NoSQL Zone is brought to you in partnership with:

Rick Copeland is the principal consultant at Arborian Consulting, LLC, where he helps clients build custom web applications using Python and MongoDB. He previously worked as a lead software engineer at SourceForge, where he helped lead the transformation from a PHP/Postgres/MySQL codebase to a Python/MongoDB codebase. Rick is the primary author of Ming, a Python object mapper for MongoDB, and Zarkov, a realtime analytics platform based on MongoDB. Prior to GeekNet, Rick worked in fields from retail analytics to hardware chip design. Rick's personal blog is hosted at Just a Little Python. Rick has posted 25 posts at DZone. You can read more from them at their website. View Full User Profile

MongoDB Pub/Sub with Capped Collections

04.08.2013
| 4460 views |
  • submit to reddit

If you've been following this blog for any length of time, you know that my NoSQL database of choice is MongoDB. One thing that MongoDB isn't known for, however, is building a publish / subscribe system. Redis, on the other hand, is known for having a high-bandwith, low-latency pub/sub protocol. One thing I've always wondered is whether I can build a similar system atop MongoDB's capped collections, and if so, what the performance would be. Read on to find out how it turned out...

Capped Collections

If you've not heard of capped collections before, they're a nice little feature of MongoDB that lets you have a high-performance circular queue. Capped collections have the following nice features:

  • They "remember" the insertion order of their documents
  • They store inserted documents in the insertion order on disk
  • They remove the oldest documents in the collection automatically as new documents are inserted

However, you give up some things with capped collections:

  • They have a fixed maximum size
  • You cannot shard a capped collection
  • Any updates to documents in a capped collection must not cause a document to grow. (i.e. not all $set operations will work, and no $push or $pushAll will)
  • You may not explicitly .remove() documents from a capped collection

To create a capped collection, just issue the following command (all the examples below are in Python, but you can use any driver you want including the Javascript mongo shell):

db.create_collection(
    'capped_collection',
    capped=True,
    size=size_in_bytes,     # required
    max=max_number_of_docs, # optional
    autoIndexId=False)      # optional

In the example above, I've created a collection that takes up size_in_bytes bytes on disk, will contain no more than max_number_of_docs, and which does not create an index on the _id field as would normally happen. Above, I mentioned that the capped collection remembers the insertion order of its documents. If you issue a find() with no sort specified, or with a sort of ('$natural', 1), then MongoDB will sort your result in insertion order. (($natural, -1) will likewise sort the result in reverse insertion order.) Since insertion order is the same as the on-disk ordering, these queries are extremely fast. To see this, let's create two collections, one capped and one uncapped, and fill both with small documents:

size = 100000

# Create the collection
db.create_collection(
    'capped_collection', 
    capped=True, 
    size=2**20, 
    autoIndexId=False)
db.create_collection(
    'uncapped_collection', 
    autoIndexId=False)

# Insert small documents into both
for x in range(size):
    db.capped_collection.insert({'x':x}, manipulate=False)
    db.uncapped_collection.insert({'x':x}, manipulate=False)

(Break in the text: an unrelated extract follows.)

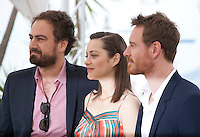 Director Justin Kurzel, actress Marion Cotillard and actor Michael Fassbender at the Macbeth film photo call at the 68th Cannes Film Festival Saturday 23rd May 2015, Cannes, France.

# Go ahead and index the 'x' field in the uncapped collection
db.uncapped_collection.ensure_index('x')

Now we can see the performance gains by executing find() on each. For this, I'll use the IPython, IPyMongo, and the magic %timeit function:

In [72] (test): %timeit x=list(db.capped_collection.find())
1000 loops, best of 3: 708 us per loop
In [73] (test): %timeit x=list(db.uncapped_collection.find().sort('x'))
1000 loops, best of 3: 912 us per loop

So we get a moderate speedup, which is nice, but not spectacular. What becomes really interesting with capped collections is that they support tailable cursors.

Tailable cursors

If you're querying a capped collection in insertion order, you can pass a special flag to find() that says that it should "follow the tail" of the collection if new documents are inserted rather than returning the result of the query on the collection at the time the query was initiated. This behavior is similar to the behavior of the Unix tail -f command, hence its name. To see this behavior, let's query our capped collection with a 'regular' cursor as well as a 'tailable' cursor. First, the 'regular' cursor:

In [76] (test): cur = db.capped_collection.find()

In [77] (test): cur.next()
       Out[77]: {u'x': 0}

In [78] (test): cur.next()
       Out[78]: {u'x': 1}

In [79] (test): db.capped_collection.insert({'y': 1})
       Out[79]: ObjectId('515f205cfb72f0385c3c2414')

In [80] (test): list(cur)
       Out[80]:
[{u'x': 2},
 ...
 {u'x': 99}]

Notice above that the document we inserted {'y': 1} is not included in the result since it was inserted after we started iterating. Now, let's try a tailable cursor:

In [81] (test): cur = db.capped_collection.find(tailable=True)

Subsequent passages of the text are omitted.